Either:
pip install fastkaggle
or:
mamba install -c fastai fastkaggle
(or replace mamba
with conda
if you don’t mind it taking much longer
to run…)
This little library is where I’ll be putting snippets of stuff which are useful on Kaggle. Functionality includes the following:
It defines
iskaggle
which is True
if you’re running on Kaggle:
'Kaggle' if iskaggle else 'Not Kaggle'
'Not Kaggle'
It provides a
setup_comp
function which gets a path to the data for a competition, downloading it
if needed, and also installs any modules that might be missing or out of
data if running on Kaggle:
setup_comp('titanic')
Path('titanic')
There’s also
push_notebook
to push a notebook to Kaggle Notebooks, and
import_kaggle
to use the Kaggle API (even when you’re on Kaggle!) See the
fastkaggle.core
docs for details.
This section is designed to make uploading pip libraries to kaggle datasets easy. There’s 2 primary high level functions to be used. First we can define our kaggle username and the local path we want to use to store datasets when we create them.
Usage tip
The purpose of this is to create datasets that can be used in no internet inference competitions to install libraries using
pip install -Uqq library --no-index --find-links=file:///kaggle/input/your_dataset/
lib_path = Path('/root/kaggle_datasets')
username = 'isaacflath'
We can take a list of libraries and upload them as seperate datasets.
For example the below will create a library-fastcore
and
library-timm
dataset. If they already exist, it will push a new
version if there is a more recent version available.

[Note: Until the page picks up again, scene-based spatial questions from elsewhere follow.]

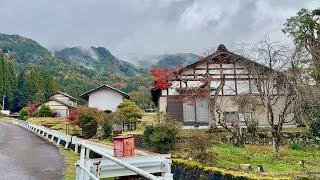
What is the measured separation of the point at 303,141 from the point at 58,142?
1251 cm

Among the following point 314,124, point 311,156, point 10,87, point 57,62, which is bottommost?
point 311,156

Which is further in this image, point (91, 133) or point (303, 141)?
point (91, 133)

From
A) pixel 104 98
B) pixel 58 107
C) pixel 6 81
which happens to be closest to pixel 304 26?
pixel 104 98

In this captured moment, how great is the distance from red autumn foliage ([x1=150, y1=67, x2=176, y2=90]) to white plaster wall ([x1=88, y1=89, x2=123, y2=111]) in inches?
979

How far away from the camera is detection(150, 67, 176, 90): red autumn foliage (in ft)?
83.0

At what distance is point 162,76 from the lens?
25.5 meters

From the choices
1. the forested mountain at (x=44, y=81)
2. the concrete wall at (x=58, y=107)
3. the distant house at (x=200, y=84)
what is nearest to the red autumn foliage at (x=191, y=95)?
the distant house at (x=200, y=84)

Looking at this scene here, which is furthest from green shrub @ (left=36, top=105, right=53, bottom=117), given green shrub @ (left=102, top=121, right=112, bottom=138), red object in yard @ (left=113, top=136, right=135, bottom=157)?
red object in yard @ (left=113, top=136, right=135, bottom=157)

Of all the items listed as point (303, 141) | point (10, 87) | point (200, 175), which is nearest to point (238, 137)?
point (303, 141)

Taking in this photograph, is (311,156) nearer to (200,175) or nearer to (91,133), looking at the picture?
(200,175)

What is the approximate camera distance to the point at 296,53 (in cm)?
1524

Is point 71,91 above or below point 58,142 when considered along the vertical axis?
above

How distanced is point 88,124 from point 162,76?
556 cm

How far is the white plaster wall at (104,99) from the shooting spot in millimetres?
50125
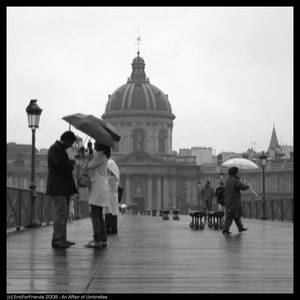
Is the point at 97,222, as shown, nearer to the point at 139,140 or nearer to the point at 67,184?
the point at 67,184

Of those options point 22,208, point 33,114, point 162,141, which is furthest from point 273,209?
point 162,141

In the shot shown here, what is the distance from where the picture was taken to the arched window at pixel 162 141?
130625mm

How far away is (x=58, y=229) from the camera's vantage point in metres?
13.7

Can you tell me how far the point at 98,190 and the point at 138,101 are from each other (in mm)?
116054

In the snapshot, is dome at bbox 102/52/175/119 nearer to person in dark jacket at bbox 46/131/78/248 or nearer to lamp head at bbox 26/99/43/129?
lamp head at bbox 26/99/43/129

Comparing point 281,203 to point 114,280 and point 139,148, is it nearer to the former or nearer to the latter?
point 114,280

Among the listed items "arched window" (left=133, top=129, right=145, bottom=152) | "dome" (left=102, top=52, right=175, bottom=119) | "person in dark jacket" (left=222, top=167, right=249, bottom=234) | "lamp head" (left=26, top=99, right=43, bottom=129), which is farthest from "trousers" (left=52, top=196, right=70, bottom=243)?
"arched window" (left=133, top=129, right=145, bottom=152)

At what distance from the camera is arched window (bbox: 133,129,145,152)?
130m

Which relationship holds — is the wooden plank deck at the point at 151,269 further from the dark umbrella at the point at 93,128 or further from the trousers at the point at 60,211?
the dark umbrella at the point at 93,128

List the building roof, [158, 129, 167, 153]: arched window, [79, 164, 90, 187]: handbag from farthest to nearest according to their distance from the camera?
the building roof, [158, 129, 167, 153]: arched window, [79, 164, 90, 187]: handbag

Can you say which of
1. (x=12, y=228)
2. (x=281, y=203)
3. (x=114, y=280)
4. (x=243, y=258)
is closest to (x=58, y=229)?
(x=243, y=258)

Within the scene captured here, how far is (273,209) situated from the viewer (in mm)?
40094

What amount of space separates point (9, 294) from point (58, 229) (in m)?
6.26

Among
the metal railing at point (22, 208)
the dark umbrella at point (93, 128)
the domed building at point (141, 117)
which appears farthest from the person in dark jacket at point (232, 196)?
the domed building at point (141, 117)
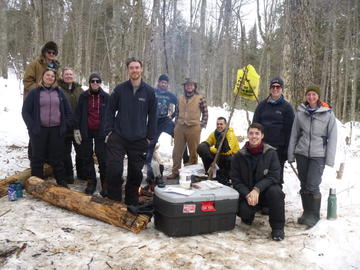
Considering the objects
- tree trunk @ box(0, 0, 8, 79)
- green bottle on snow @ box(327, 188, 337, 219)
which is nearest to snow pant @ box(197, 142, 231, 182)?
green bottle on snow @ box(327, 188, 337, 219)

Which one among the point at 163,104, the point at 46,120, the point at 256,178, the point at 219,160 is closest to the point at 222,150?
the point at 219,160

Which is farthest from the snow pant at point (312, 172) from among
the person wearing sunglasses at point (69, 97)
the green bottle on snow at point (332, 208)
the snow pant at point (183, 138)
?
the person wearing sunglasses at point (69, 97)

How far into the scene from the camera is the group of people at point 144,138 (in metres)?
4.07

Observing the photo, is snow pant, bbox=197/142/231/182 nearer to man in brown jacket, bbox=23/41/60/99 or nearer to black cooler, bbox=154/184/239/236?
black cooler, bbox=154/184/239/236

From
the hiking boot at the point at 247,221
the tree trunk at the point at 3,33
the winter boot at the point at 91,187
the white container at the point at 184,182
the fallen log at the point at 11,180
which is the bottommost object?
the hiking boot at the point at 247,221

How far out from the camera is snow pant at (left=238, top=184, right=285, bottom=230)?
3.75 meters

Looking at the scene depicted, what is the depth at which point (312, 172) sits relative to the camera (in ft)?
13.6

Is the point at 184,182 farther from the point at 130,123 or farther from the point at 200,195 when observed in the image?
the point at 130,123

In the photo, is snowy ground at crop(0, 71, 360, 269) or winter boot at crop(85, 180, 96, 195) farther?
winter boot at crop(85, 180, 96, 195)

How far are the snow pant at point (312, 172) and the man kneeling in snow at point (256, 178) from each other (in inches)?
18.3

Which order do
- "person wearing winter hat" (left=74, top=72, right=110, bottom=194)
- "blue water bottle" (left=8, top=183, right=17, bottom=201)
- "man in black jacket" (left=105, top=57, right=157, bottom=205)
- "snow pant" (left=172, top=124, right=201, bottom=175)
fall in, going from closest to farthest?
"man in black jacket" (left=105, top=57, right=157, bottom=205), "blue water bottle" (left=8, top=183, right=17, bottom=201), "person wearing winter hat" (left=74, top=72, right=110, bottom=194), "snow pant" (left=172, top=124, right=201, bottom=175)

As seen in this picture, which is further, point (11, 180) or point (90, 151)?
point (90, 151)

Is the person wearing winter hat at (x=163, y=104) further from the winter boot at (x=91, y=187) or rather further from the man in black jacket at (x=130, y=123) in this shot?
the man in black jacket at (x=130, y=123)

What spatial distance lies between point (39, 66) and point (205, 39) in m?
16.9
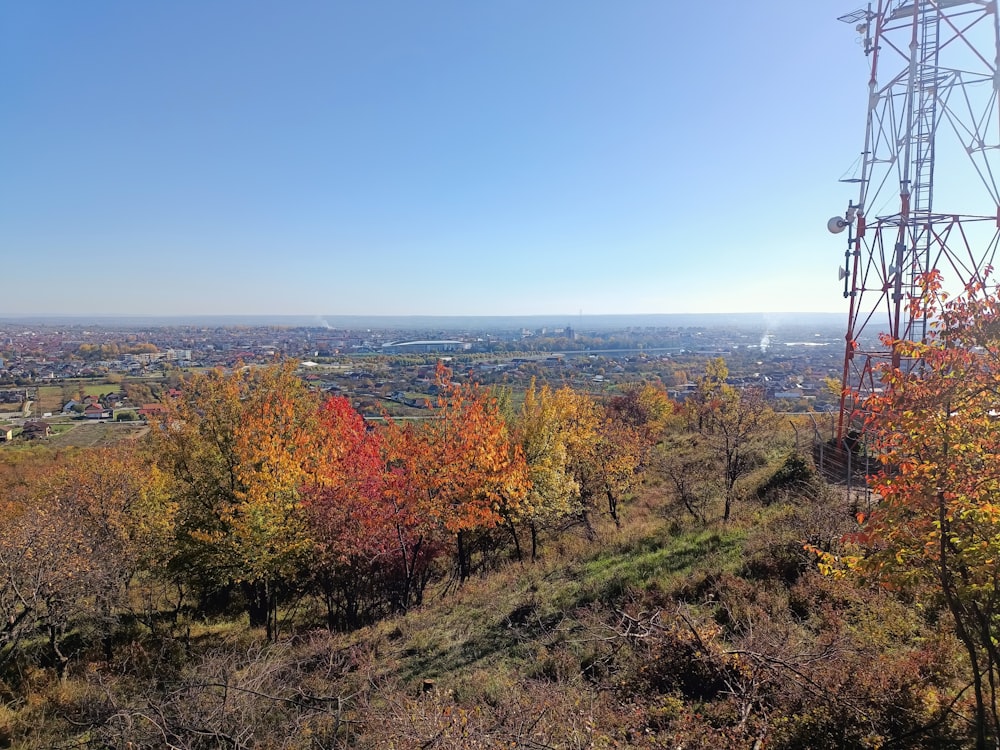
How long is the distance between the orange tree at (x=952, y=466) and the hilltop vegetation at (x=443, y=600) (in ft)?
3.38

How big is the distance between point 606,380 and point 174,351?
122479 mm

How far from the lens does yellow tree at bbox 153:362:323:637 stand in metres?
12.9

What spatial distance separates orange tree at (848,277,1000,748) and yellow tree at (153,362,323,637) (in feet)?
39.5

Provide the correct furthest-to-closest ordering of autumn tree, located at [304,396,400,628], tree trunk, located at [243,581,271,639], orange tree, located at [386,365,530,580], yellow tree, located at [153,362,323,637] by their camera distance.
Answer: tree trunk, located at [243,581,271,639] → orange tree, located at [386,365,530,580] → yellow tree, located at [153,362,323,637] → autumn tree, located at [304,396,400,628]

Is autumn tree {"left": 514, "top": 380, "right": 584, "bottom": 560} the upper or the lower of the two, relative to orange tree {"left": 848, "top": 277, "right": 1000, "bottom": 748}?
lower

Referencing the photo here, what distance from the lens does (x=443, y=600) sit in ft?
46.6

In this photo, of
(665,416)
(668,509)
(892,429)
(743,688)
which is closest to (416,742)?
(743,688)

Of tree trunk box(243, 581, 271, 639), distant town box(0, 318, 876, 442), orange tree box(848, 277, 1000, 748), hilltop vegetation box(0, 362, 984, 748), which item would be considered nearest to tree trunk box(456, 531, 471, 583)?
hilltop vegetation box(0, 362, 984, 748)

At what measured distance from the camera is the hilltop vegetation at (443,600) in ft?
21.8

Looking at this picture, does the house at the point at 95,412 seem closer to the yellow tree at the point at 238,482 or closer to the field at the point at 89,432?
the field at the point at 89,432

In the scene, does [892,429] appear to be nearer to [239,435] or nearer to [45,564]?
[239,435]

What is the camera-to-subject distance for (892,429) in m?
5.21

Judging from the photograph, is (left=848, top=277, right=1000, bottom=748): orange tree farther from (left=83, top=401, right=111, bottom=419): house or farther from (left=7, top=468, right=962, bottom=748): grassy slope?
(left=83, top=401, right=111, bottom=419): house

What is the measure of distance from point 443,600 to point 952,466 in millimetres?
12491
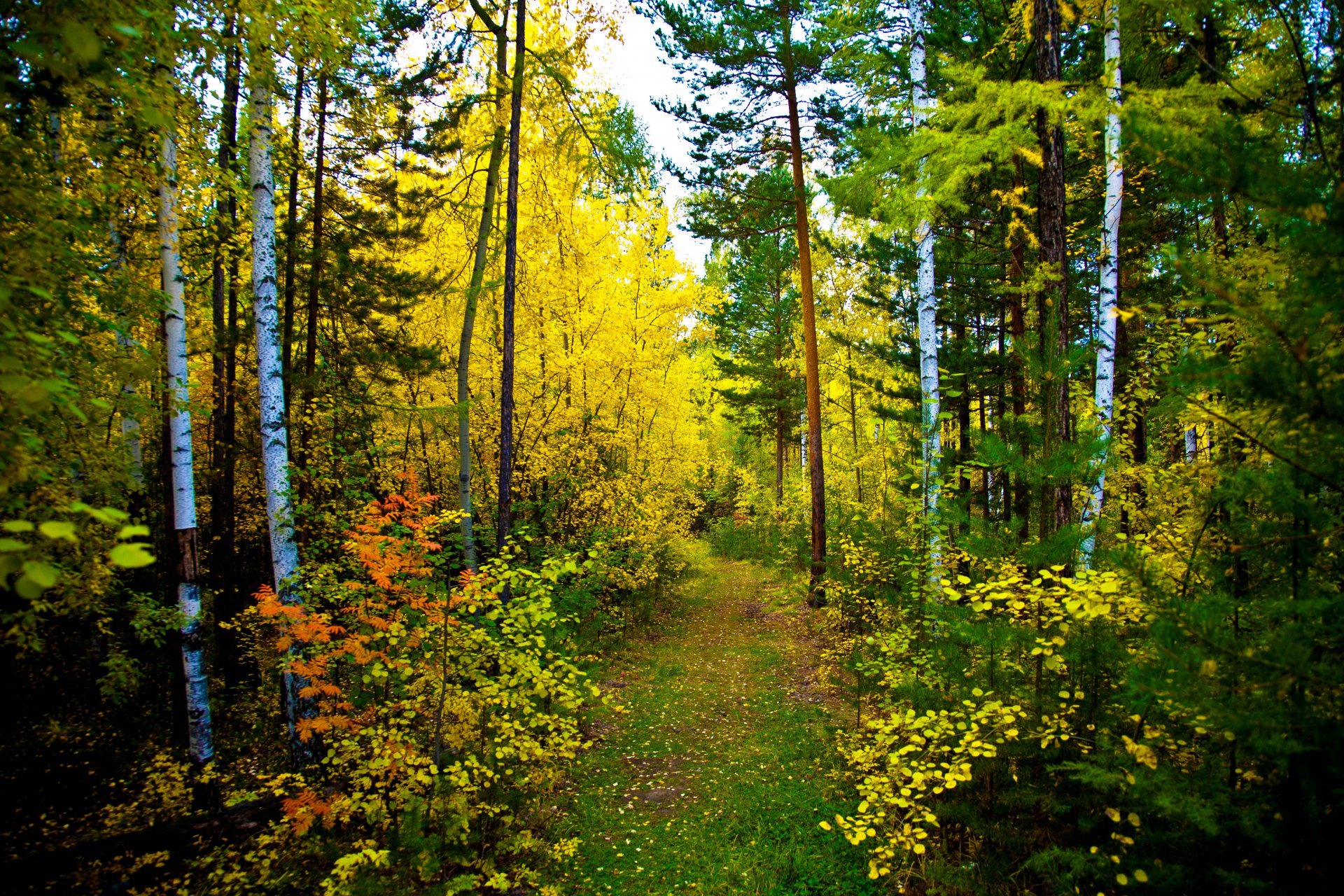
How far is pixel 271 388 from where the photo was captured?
5.78 metres

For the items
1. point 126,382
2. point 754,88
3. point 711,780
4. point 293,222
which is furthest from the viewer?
→ point 754,88

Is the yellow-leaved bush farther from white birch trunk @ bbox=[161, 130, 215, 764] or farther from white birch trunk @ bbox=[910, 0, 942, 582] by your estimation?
white birch trunk @ bbox=[161, 130, 215, 764]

libs = ['fastcore','timm']
create_libs_datasets(libs,lib_path,username)
Processing fastcore as library-fastcore at /root/kaggle_datasets/library-fastcore
-----Downloading or Creating Dataset
-----Checking dataset version against pip
-----Kaggle dataset already up to date 1.5.16 to 1.5.16
Processing timm as library-timm at /root/kaggle_datasets/library-timm
-----Downloading or Creating Dataset
-----Checking dataset version against pip
-----Kaggle dataset already up to date 0.6.7 to 0.6.7
Complete
This creates datasets in kaggle with the needed files.
We can also create a singular dataset with multiple libraries based on a
requirements.txt
file for the project. If there are any different
files it will push a new version.
create_requirements_dataset('test_files/requirements.txt',lib_path,'libraries-pawpularity', username)
Processing libraries-pawpularity at /root/kaggle_datasets/libraries-pawpularity
-----Downloading or Creating Dataset
Data package template written to: /root/kaggle_datasets/libraries-pawpularity/dataset-metadata.json
-----Checking dataset version against pip
-----Updating libraries-pawpularity in Kaggle
Complete
This creats a dataset in kaggle with the needed files.